4月20日から4月26日の間で気になった論文や記事を簡単に紹介。なお、私が先週気づいたということであって、先週公開されたとは限りません。


●プーチンのファクトチェック

権威主義国では「ファクトチェック」に名を借りた言論統制がよく行われており、世界のフェイクニュースに関連した法律のほとんどは言論の抑圧に用いられている。
ロシアではRTを始めとするプロパガンダメディアを駆使して、「ファクトチェック」にいそしんでいる。検証されたわけではないものの、ファクトチェックが誤・偽情報対策に有効と考える人は多いため、権威主義国では誤・偽情報を信じさせるために「ファクトチェック」が用いられている。

Putin has a ‘factchecking’ operation, and so do other dictators – but they use them to twist the truth
https://www.theguardian.com/commentisfree/2024/apr/19/authoritarians-vladimir-putin-propaganda-factchecking-democracy

●ファクトチェックやモデレーションが一部の言語に偏っている問題

選挙では誤報が問題だが、そのチェックを行う体制は言語によって異なっており、人口とは関係なく、アメリカとヨーロッパが中心になっている。この傾向は以前から指摘されており、誤・偽情報対策の基本問題のひとつと言ってもよいだろう。未だに解決されておらず、改善の速度は遅い。

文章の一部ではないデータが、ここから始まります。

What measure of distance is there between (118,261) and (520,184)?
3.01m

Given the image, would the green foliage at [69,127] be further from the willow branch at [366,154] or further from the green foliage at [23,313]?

Election misinformation is a problem in any language. But some gets more attention than others
https://apnews.com/article/elections-artificial-intelligence-language-platforms-ed829171343812cbe55fab99615c77e5

●フランスがロシアの偽情報に対抗するためさらなる制裁を求める

6月のEU議会選挙をにらみ、フランスはロシアの偽情報に対してさらに制裁を課すよう提案し、エストニア、ラトビア、リトアニア、オランダ、ポーランドが賛同している。すでに各国でロシアの偽情報活動が暴露されており、危機感が高まっている。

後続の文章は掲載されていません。